I want to use TreeTagger module to tag POS-information on the raw corpus using Google Colab.
I installed the module followin instructions found in How to use TreeTagger in Google Colab?.
%%bash
mkdir treetagger
cd treetagger
- Download the tagger package for your system (PC-Linux, Mac OS-X, ARM64, ARMHF, ARM-Android, PPC64le-Linux).
wget https://cis.lmu.de/~schmid/tools/TreeTagger/data/tree-tagger-linux-3.2.4.tar.gz
tar -xzvf tree-tagger-linux-3.2.4.tar.gz
- Download the tagging scripts into the same directory.
wget https://cis.lmu.de/~schmid/tools/TreeTagger/data/tagger-scripts.tar.gz
gunzip tagger-scripts.tar.gz
- Download the installation script install-tagger.sh.
wget https://cis.lmu.de/~schmid/tools/TreeTagger/data/install-tagger.sh
- Download the parameter files for the languages you want to process.
- list of all files (parameter files) https://cis.lmu.de/~schmid/tools/TreeTagger/#parfiles
wget https://cis.lmu.de/~schmid/tools/TreeTagger/data/italian.par.gz
sh install-tagger.sh
cd ..
sudo pip install treetaggerwrapper
In particular, I have downloaded italian.par.gz because I am working on Italia tweets.

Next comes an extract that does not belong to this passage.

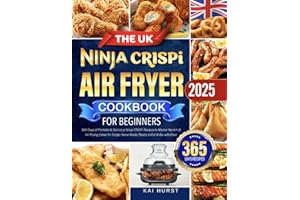 The UK Ninja CRISPi Air Fryer Cookbook for Beginners: 365 Days of Portable & Delicious Ninja CRISPi Recipes to Master the Art of Air Frying | Ideal for Single-Serve Meals, Ready to Eat & Go with Ease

However when i try to use treetaggerwrapper on an italian sentence
it_string = 'Che bella giornata per fare una domanda su stackoverflow
tagger = treetaggerwrapper.TreeTagger(TAGLANG="it", TAGDIR='treetagger/')
tags = tagger.tag_text(it_string)
tuples = treetaggerwrapper.make_tags(tags)
print(it_string)
pprint.pprint(tags)
pprint.pprint(tuples))
I get the following WARNING: WARNING:TreeTagger:Abbreviation file not found: italian-abbreviations-utf8 WARNING:TreeTagger:Processing without abbreviations file.
Does anyone knows what does it means and how to fix it?